§ **TRECHO FORNECIDO**:
......
A polêmica envolvendo o ato de Rolando Alexandre de Souza dividiu categorias de servidores da Polícia Federal. A Federação Nacional dos Policiais Federais (Fenapef) considerou “dentro da normalidade o convite do novo diretor-geral, Rolando de Souza, a Carlos Henrique Oliveira para ser seu diretor-executivo”. Para a instituição, “apesar de a troca, neste momento, suscitar dúvidas e desconfianças sobre a possibilidade de interferência na PF do Rio de Janeiro, o atual superintendente foi alçado à posição de segundo cargo mais importante na hierarquia do órgão”.

“Como ele foi escolhido à época pelo então diretor-geral Maurício Valeixo, sua indicação vai em sentido contrário ao que poderia se configurar como um ato de intervenção política da Presidência da República”, afirmou a Fenapef. “Os policiais federais aguardam a indicação do novo nome para chefiar a superintendência do Rio de Janeiro com atenção e estão confiantes de que o governo federal vai cumprir a promessa de não tentar interferir nas investigações da Polícia Federal.”

Por outro lado, delegados da corporação até suspenderam uma nota de apoio ao novo diretor-geral, após a troca de comando no RJ. O presidente da Associação dos Delegados da Polícia Federal (ADPF), Edvandir Paiva, ressaltou que o comunicado estava sendo estruturado, mas sequer foi emitido e divulgado porque a classe precisa, primeiro, “acompanhar os primeiros atos” de Rolando.

De acordo com Edvandir Paiva, “houve ontem (segunda-feira) um boato de que haverá troca no Rio de Janeiro, por isso estamos aguardando”. O superintendente do Rio, Carlos Henrique Oliveira, foi alvo de ataques e tentativas de substituição por Bolsonaro várias vezes. É no RJ que corre o processo contra o filho do presidente, suspeito de participar, na Câmara estadual, do esquema de rachadinha – quando o parlamentar embolsa parte do salário dos funcionários.

“Vamos esperar um pouco para nos manifestarmos sobre a troca na PF”, reforçou Paiva. O presidente da ADPF afirma que em nenhum momento se tocou na possibilidade “de possível intervenção do Executivo em investigações”. No entanto, fontes da própria PF destacaram que estão tentando fazer “Carlos Henrique Oliveira cair para cima e calar a boca, com o cargo de diretor-executivo”. Assim, de acordo com as fontes, “mata-se dois coelhos com uma só cajadada: é feita a troca no RJ e o superintendente que foi tão criticado sai aparentemente beneficiado”.
......
[Registros do conjunto de dados]
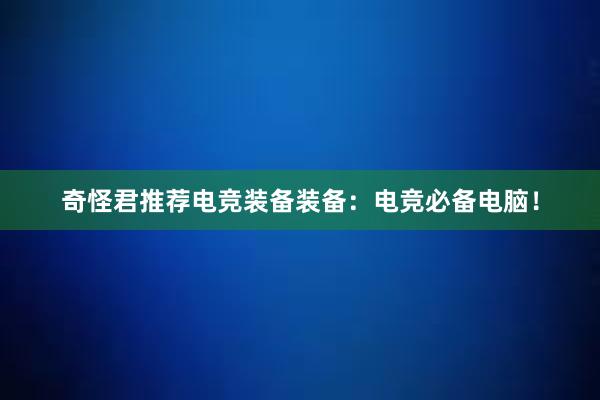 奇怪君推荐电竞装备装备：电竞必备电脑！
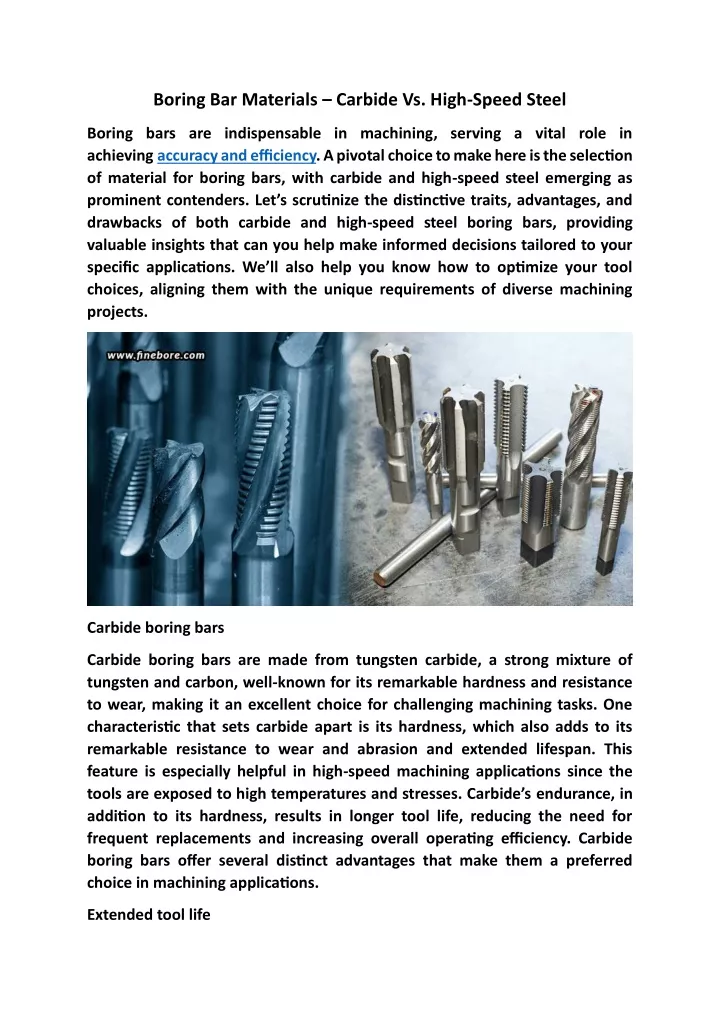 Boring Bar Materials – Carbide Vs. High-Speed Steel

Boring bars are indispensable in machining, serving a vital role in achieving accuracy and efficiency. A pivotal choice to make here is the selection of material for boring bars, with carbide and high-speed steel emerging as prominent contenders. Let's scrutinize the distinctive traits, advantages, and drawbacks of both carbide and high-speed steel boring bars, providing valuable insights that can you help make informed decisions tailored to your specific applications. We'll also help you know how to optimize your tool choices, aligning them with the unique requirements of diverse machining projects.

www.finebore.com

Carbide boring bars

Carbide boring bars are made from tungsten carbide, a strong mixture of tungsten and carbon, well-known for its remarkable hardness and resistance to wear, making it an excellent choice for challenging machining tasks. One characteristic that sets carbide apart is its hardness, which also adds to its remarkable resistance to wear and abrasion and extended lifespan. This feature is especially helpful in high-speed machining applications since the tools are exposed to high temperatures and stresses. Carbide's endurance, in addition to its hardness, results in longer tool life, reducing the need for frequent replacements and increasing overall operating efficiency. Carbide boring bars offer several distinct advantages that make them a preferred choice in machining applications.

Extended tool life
......
§ **LISTA DE TAREFAS**:
- A) Responda, com base no texto sobre a Polícia Federal:
(i) Quem Rolando de Souza convidou para ser seu diretor-executivo?
(ii) Quem preside a Associação dos Delegados da Polícia Federal (ADPF)?
(iii) O que os delegados da corporação suspenderam após a troca de comando no RJ?
- B) Por favor, copie o texto sobre a Polícia Federal de "De acordo com Edvandir" até "salário dos funcionários.", mudando "boato" para "rumor".

§ **RESPOSTAS POR TAREFA**:
- A)
(i) Carlos Henrique Oliveira.
(ii) Edvandir Paiva.
(iii) Uma nota de apoio ao novo diretor-geral.

- B)
De acordo com Edvandir Paiva, “houve ontem (segunda-feira) um rumor de que haverá troca no Rio de Janeiro, por isso estamos aguardando”. O superintendente do Rio, Carlos Henrique Oliveira, foi alvo de ataques e tentativas de substituição por Bolsonaro várias vezes. É no RJ que corre o processo contra o filho do presidente, suspeito de participar, na Câmara estadual, do esquema de rachadinha – quando o parlamentar embolsa parte do salário dos funcionários.